### WRITTEN TASK A
From the patch review email, copy the passage from "On Mon, Apr" up to and including "integer typed argument.".

### PASSAGE TO READ
Re: [patch optimization]: Add some basic folding for ==/!= comparison

Richard Guenther Mon, 16 Apr 2012 09:59:52 -0700

On Mon, Apr 16, 2012 at 3:58 PM, Kai Tietz <ktiet...@googlemail.com> wrote:
> 2012/4/12 Richard Guenther <richard.guent...@gmail.com>:
>> On Thu, Apr 5, 2012 at 6:15 PM, Kai Tietz <ktiet...@googlemail.com> wrote:
>>> Hello,
>>>
>>> this patch adds some basic folding capabilities to fold-const for
>>> equal and none-equal comparisons
>>> on integer typed argument.
>>>
>>> ChangeLog
>>>
>>> 2012-04-05  Kai Tietz  <kti...@redhat.com>
>>>
>>>        * fold-const.c (fold_comparison_1): New
>>>        function.
>>>        (fold_comparison): Use fold_comparison_1.
>>>
>>> 2012-04-05  Kai Tietz  <kti...@redhat.com>
>>>
>>>        * gcc.dg/fold-compare-1.c: Adjust matching rule
>>>        for a == b without argument swap.
>>>        * gcc.dg/fold-compare-7.c: New test.
>>>
>>> Regession tested for x86_64-unknown-linux-gnu for all languages
>>> (including Ada and Obj-C++).  Ok for apply?
>>>
>>> Regards,
>>> Kai
>>>
>>> Index: gcc/gcc/fold-const.c
>>> ===================================================================
>>> --- gcc.orig/gcc/fold-const.c
>>> +++ gcc/gcc/fold-const.c
>>> @@ -8739,6 +8739,241 @@ pointer_may_wrap_p (tree base, tree offs
>>>   return total_low > (unsigned HOST_WIDE_INT) size;
>>>  }
>>>
>>> +/* Sub-routine of fold_comparison.  Folding of EQ_EXPR/NE_EXPR
>>> +   comparisons with integral typed arguments.  */
>>> +
>>> +static tree
>>> +fold_comparison_1 (location_t loc, enum tree_code code, tree type,
>>> +                  tree arg0, tree arg1)
>>
>> Please name it more specific, like for example
>> fold_integral_equality_comparison.
>>
>>> +{
>>> +  enum tree_code c1, c2;
>>> +  tree optype, op0, op1, opr0, opr1, tem;
>>> +
>>> +  if (code != NE_EXPR && code != EQ_EXPR)
>>> +    return NULL_TREE;
>>> +
>>> +  optype = TREE_TYPE (arg0);
>>> +  if (!INTEGRAL_TYPE_P (optype))

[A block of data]

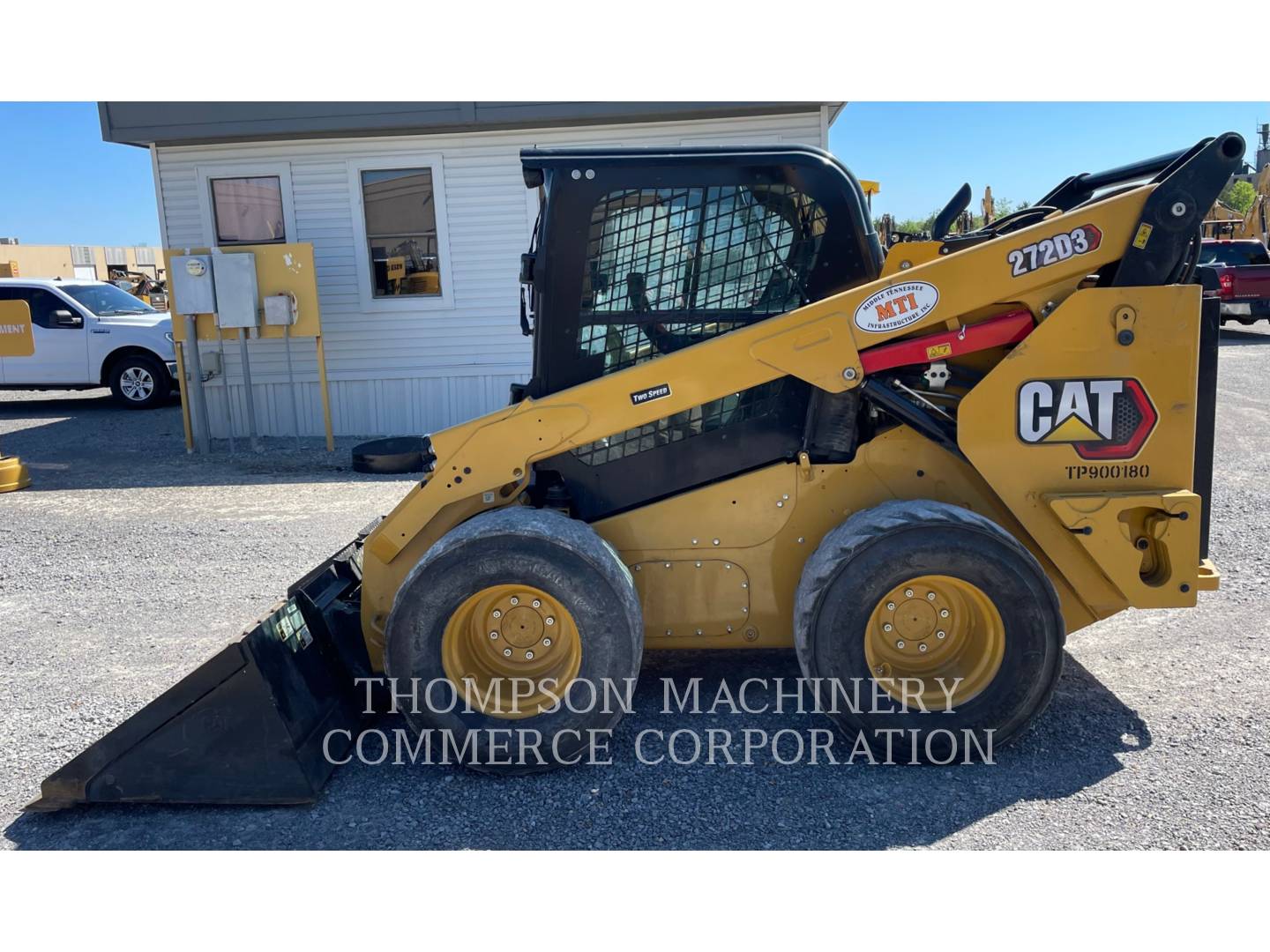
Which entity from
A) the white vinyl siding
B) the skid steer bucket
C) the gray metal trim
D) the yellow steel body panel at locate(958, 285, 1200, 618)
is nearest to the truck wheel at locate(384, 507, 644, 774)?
the skid steer bucket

### WRITTEN TASK B
Rewrite all the rows in the block of data, replacing "entity" with "item" and leaving everything else unchanged, and leave the pictures out of your answer.

### FULL RESPONSE A
On Mon, Apr 16, 2012 at 3:58 PM, Kai Tietz <ktiet...@googlemail.com> wrote:
> 2012/4/12 Richard Guenther <richard.guent...@gmail.com>:
>> On Thu, Apr 5, 2012 at 6:15 PM, Kai Tietz <ktiet...@googlemail.com> wrote:
>>> Hello,
>>>
>>> this patch adds some basic folding capabilities to fold-const for
>>> equal and none-equal comparisons
>>> on integer typed argument.

### FULL RESPONSE B
Which item from
A) the white vinyl siding
B) the skid steer bucket
C) the gray metal trim
D) the yellow steel body panel at locate(958, 285, 1200, 618)
is nearest to the truck wheel at locate(384, 507, 644, 774)?
the skid steer bucket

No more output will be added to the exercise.